En juillet

En juillet, la plupart des migrateurs n’ont pas encore entrepris leur périple vers le sud, mais l’occasion est idéale pour observer les espèces qui résident sur notre territoire et d’autres qui ont choisi de s’y établir le temps de la nidification. Bien des petits ont déjà quitté le nid et découvrent leur environnement, offrant un spectacle souvent mémorable. Il faut également garder l’œil ouvert pour les espèces rares qui viendront nous visiter, telle que cette aigrette bleue immature, de passage à Saint-Blaise fin juillet 2016.

Photo: Ghislaine Boulet

En juin

En juin, on assiste à la nidification des oiseaux. C’est le moment d’être attentif à l’arrivée des jeunes. Les signes sont présents partout : des oiseaux qui transportent des brindilles, des couples qui batifolent, des oiseaux qui font la navette entre le nid et la nourriture qu’ils ont trouvée pour leurs petits. Le ruisseau Hazen, le Mont Saint-Grégoire, la Rivière du Sud, le rang des Côtes, les sentiers de Venise-en-Québec sont des sites propices à la nidification. Malheureusement, c’est aussi le temps des moustiques et des tiques, alors soyez prévenants!

En mai

Mai, c’est la folie furieuse avec une multitude de sites à visiter, sans perdre de vue le pic migratoire, qui a lieu autour du 20 mai.

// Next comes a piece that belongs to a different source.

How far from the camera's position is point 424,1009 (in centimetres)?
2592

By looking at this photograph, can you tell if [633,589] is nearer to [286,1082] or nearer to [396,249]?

Il ne faut pas oublier de mettre à son agenda les 24 heures de Mai, qui se tiendront cette année du vendredi 18 mai au samedi 19 mai. Pour plusieurs d’entre nous, c’est l’événement le plus important de l’année. À suivre !

En avril

En avril, la migration est bien amorcée. Tout en gardant un œil dans la lunette d’approche pour les canards et les oies, il faut demeurer attentif aux passereaux qui n’attendent qu’une poussée de chaleur pour envahir le Ruisseau Hazen et l’Ile Fryer (Ile Sainte-Marie). Les oiseaux arriveront de partout et annoncent la fièvre du printemps pour l’ornithologue qui sort de sa période d’hibernation.

En mars

En mars

Normalement, ce n’est qu’à la fin mars et au début avril que commence réellement la migration. Le printemps semble déjà à nos portes alors que le redoux de février est venu fausser la donne. Il nous faut continuer à suivre les alouettes et plectrophanes, mais plusieurs espèces migratrices nous honorent déjà de leur présence : pygargues à tête blanche, carouges à épaulettes, oies des neiges, bernaches du Canada… La liste s’allongera chaque jour en mars.

En février

En février,

En février, encore froid et souvent calme ornithologique! Pourtant, février peut aussi être le mois des surprises selon les rigueurs de l’hiver. Par exemple, deux parulines (des pins et verdâtre) se sont attardées au Récré-O-Parc de Sainte-Catherine en 2016. Puis, dès le 15 février 2016, les carouges à épaulettes étaient à nos portes à Lacolle. La fin du mois est marquée par la présence des alouettes qui égayent nos journées d’espoir.